Sebastian Sanokowski
Applied and Theoretical Aspects of Robot Intelligence (ATARI) Lab
Chair of AI Planning in Dynamic Environments
Munich Institute of Robotics and Machine Intelligence
Technical University of Munich
Room: 2941.01.113R
Contact: sebastian.sanokowski(at)tum.de
Work with us
We always welcome motivated Master’s students to collaborate on projects at the intersection of optimization, robotics, and machine learning. If you are interested in these areas, feel free to get in touch.
About
Sebastian Sanokowski conducts research at the intersection of generative modeling and optimization. His work focuses on developing diffusion-based methods that address complex problems without relying on labeled data, with applications in optimization, robotics, and reinforcement learning. His goal is to build scalable, theoretically grounded approaches that remain robust across diverse tasks and domains. His research has been published at top machine learning conferences, including ICML, NeurIPS, and ICLR.
Selected Publications:
- Sanokowski, Sebastian, Sepp Hochreiter, and Sebastian Lehner. "A Diffusion Model Framework for Unsupervised Neural Combinatorial Optimization." ICML 2024.
- Sanokowski, Sebastian, et al. "Scalable Discrete Diffusion Samplers: Combinatorial Optimization and Statistical Physics." ICLR 2025.
- Sanokowski, Sebastian, et al. "Variational Annealing on Graphs for Combinatorial Optimization." NeurIPS 2023.
- Sanokowski, S., Gruber, L., Bartmann, C., Hochreiter, S., and Lehner, S. "Rethinking Losses for Diffusion Bridge Samplers." NeurIPS 2025.

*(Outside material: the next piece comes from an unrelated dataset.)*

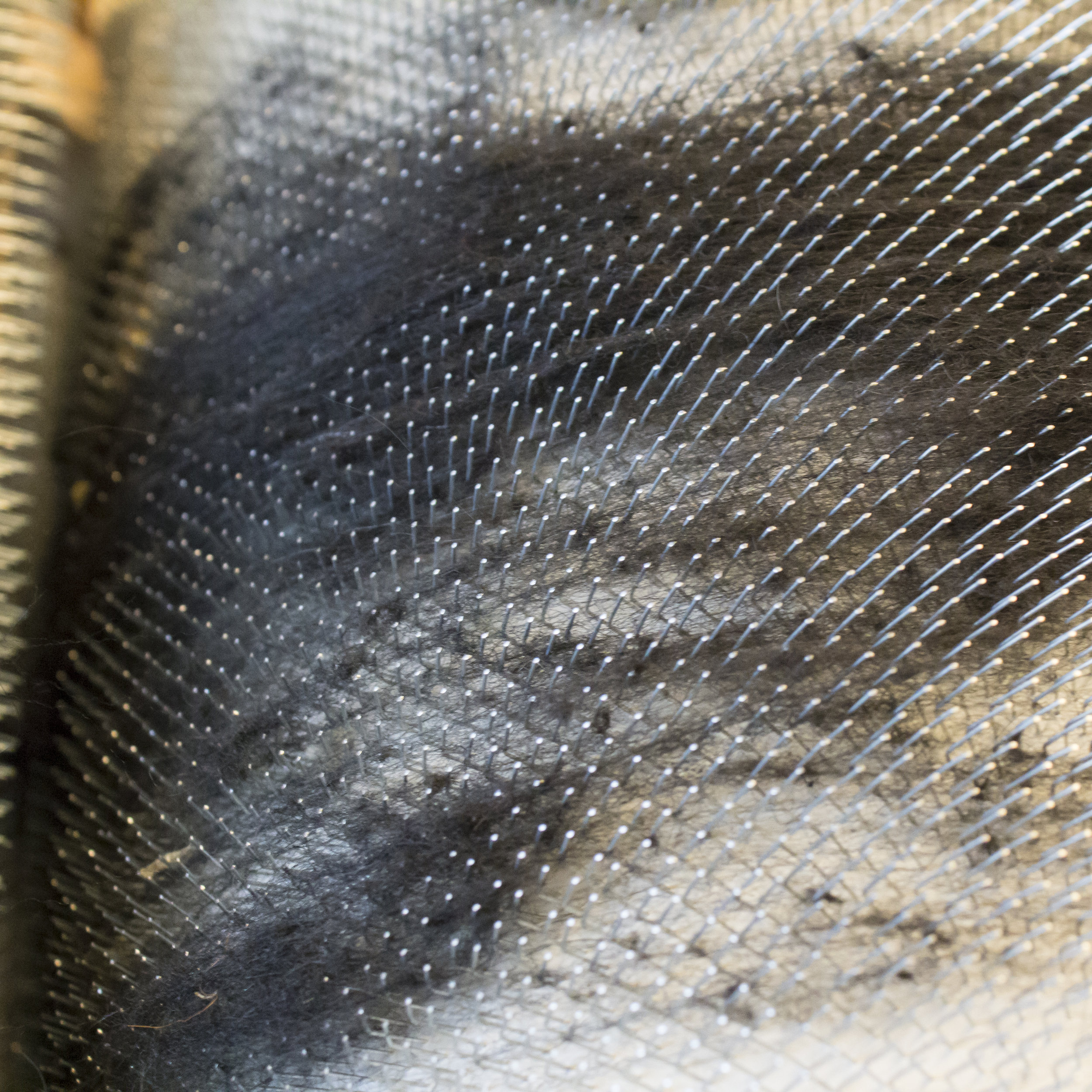 Use a dark or grey wool to break in a brand new drum carder or carding cloth. Not an issue if you obtain a used one.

- Berzins, A., Radler, A., Volkmann, E., Sanokowski, S., Hochreiter, S., and Brandstetter, J. "Geometry-Informed Neural Networks." ICML 2025.
- Sanokowski, Sebastian, and Kaustubh Patil. "A Diffusion Model Framework for Maximum Entropy Reinforcement Learning." arXiv preprint arXiv:2512.02019 (2025).
Education:
Sebastian earned his PhD in Artificial Intelligence from Johannes Kepler University Linz, where he completed his thesis on "Data-Free Combinatorial Optimization Using Generative Neural Networks" under the supervision of Prof. Sepp Hochreiter. He holds a Master of Science and Bachelor of Science in Physics from Friedrich-Alexander-Universität Erlangen-Nürnberg.